Text provided:
⁂

The Real McCain

I hate to keep doing this, because I think it’s unfair to Barack Obama, but I can’t help it. I keep seeing, in this campaign, shades of the 1992 Bush/Quayle-Clinton/Gore matchup.

In the last month of the ’92 campaign, with a sluggish economy controlling the debate, the Republican candidate was falling behind in the polls. George H.W. Bush, aghast at the prospect of being forever branded “one-term president,” began leaking bile. Behind in the polls, Mr. Bush was advised to “go negative” and try to tear down his rivals. To his misfortune, Mr. Bush’s master of negative campaigning, Lee Atwater, had died of a brain tumor the year before, after apologizing to the many people he’d smeared in his career.

Absent the coaching of a professional mudslinger, Mr. Bush was reduced to referring to Bill Clinton and Al Gore as “bozo and the ozone man.” He sounded weak and hapless and Clinton/Gore won with 100 electoral votes to spare.

Now it’s John McCain’s turn to sound like an angry, impotent old man as he watches Mr. Obama and Joe Biden widen a lead in the polls. Americans today wish we could describe our economy as “sluggish,” rather than “catastrophic.” Senior citizens, who should be part of Mr. McCain’s base, are watching their IRA/401k nest eggs disappear overnight. So much for getting Florida in the GOP column.

I’ll say this for the elder Mr. Bush: at his worst, his bilious name-calling never fell to the despicable level we’ve heard at McCain/Palin rallies in the past week. Accusations of treason, terrorism, veiled race baiting and now the veil has begun to slip as Mr. McCain’s supporters begin to call for lynching.

This is ugly stuff, unworthy of any American, much less a senator and a governor. While we can’t hold the candidates accountable for everything that gets shouted from the crowd at their rallies, the silence from the campaign in response to those shouts has been terrible to behold.

I suppose we shouldn’t be surprised. Last year, when it was expected Hillary Clinton would be the Democratic nominee, a stupid old lady asked John McCain to his face, “How do we beat the bitch?” His response was a snicker rather than a remonstrance for what was clearly and out of line comment. He then called it an “excellent question” and addressed his chances of beating Sen. Clinton.

⁂

Dataset excerpts:

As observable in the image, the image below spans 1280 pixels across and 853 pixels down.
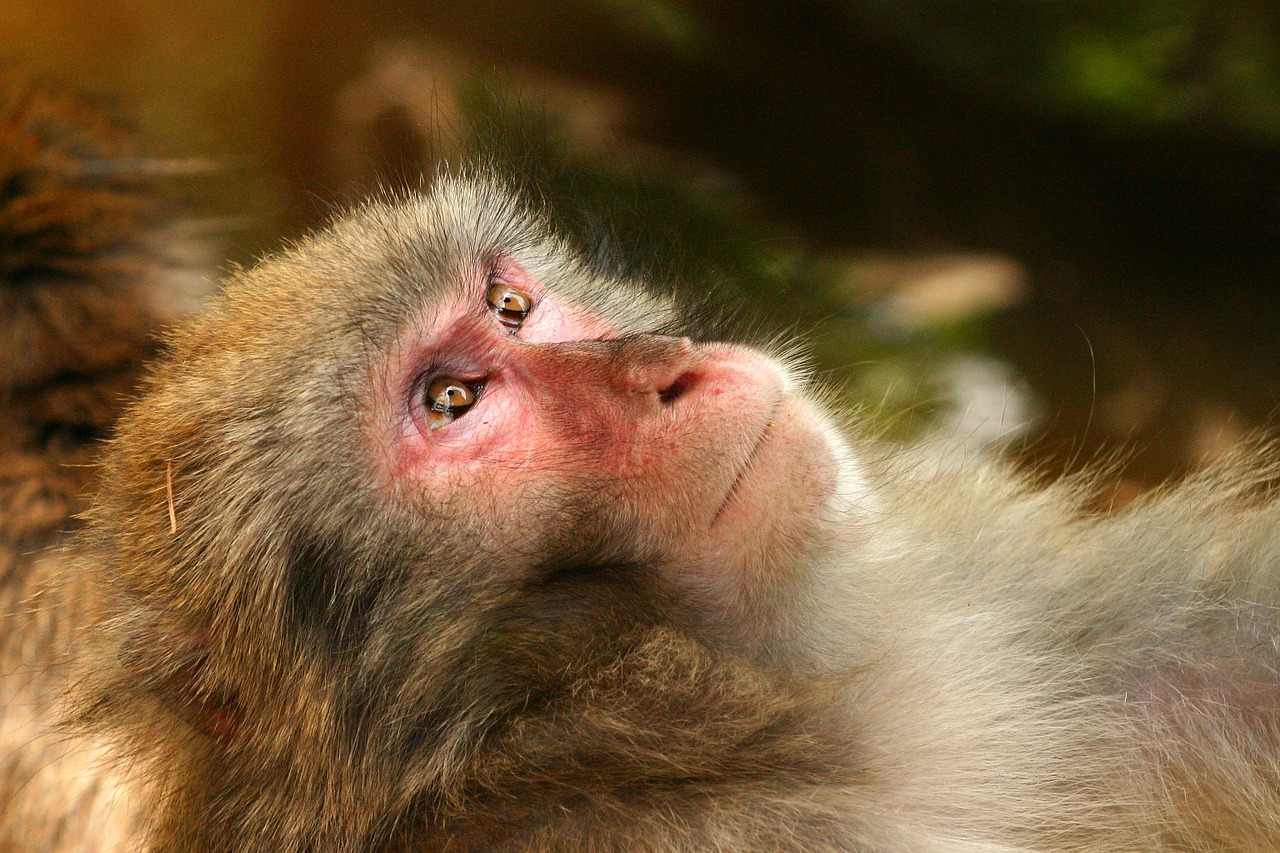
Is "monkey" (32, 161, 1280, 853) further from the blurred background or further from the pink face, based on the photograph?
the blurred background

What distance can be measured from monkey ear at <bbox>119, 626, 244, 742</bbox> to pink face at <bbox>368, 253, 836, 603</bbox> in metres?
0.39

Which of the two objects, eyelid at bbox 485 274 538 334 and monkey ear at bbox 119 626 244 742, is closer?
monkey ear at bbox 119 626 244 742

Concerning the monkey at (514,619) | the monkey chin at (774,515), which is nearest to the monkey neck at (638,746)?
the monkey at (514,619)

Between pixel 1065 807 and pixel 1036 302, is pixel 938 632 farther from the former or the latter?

⁂

Problem to work on:
Extend the opinion piece about John McCain's 2008 campaign, beginning right after its final sentence.

Answer box:
In his autobiography, Mr. McCain portrays himself as a selfish and shallow youth who learned the meaning of duty an honor during five and a half years in a prisoner-of-war camp.

In the 1980s, now a U.S. senator, Mr. McCain abused the power of his office to aid a corrupt savings-and-loan operator who showered the McCain family with gifts, contributions and get-rich(er)-quick investment deals. Reprimanded by the Senate, Mr. McCain professed to have learned his lesson and had become a better man.

In the 2000 Republican primary, Mr. McCain was subjected to Lee Atwater-style gutter politics, at the hands of George W. Bush and Karl Rove. Trying to stay alive in South Carolina, he endorsed the flying of the Confederate flag on the statehouse grounds. Later, he said he regretted that position. He said he’d learned a lesson and was now a better man.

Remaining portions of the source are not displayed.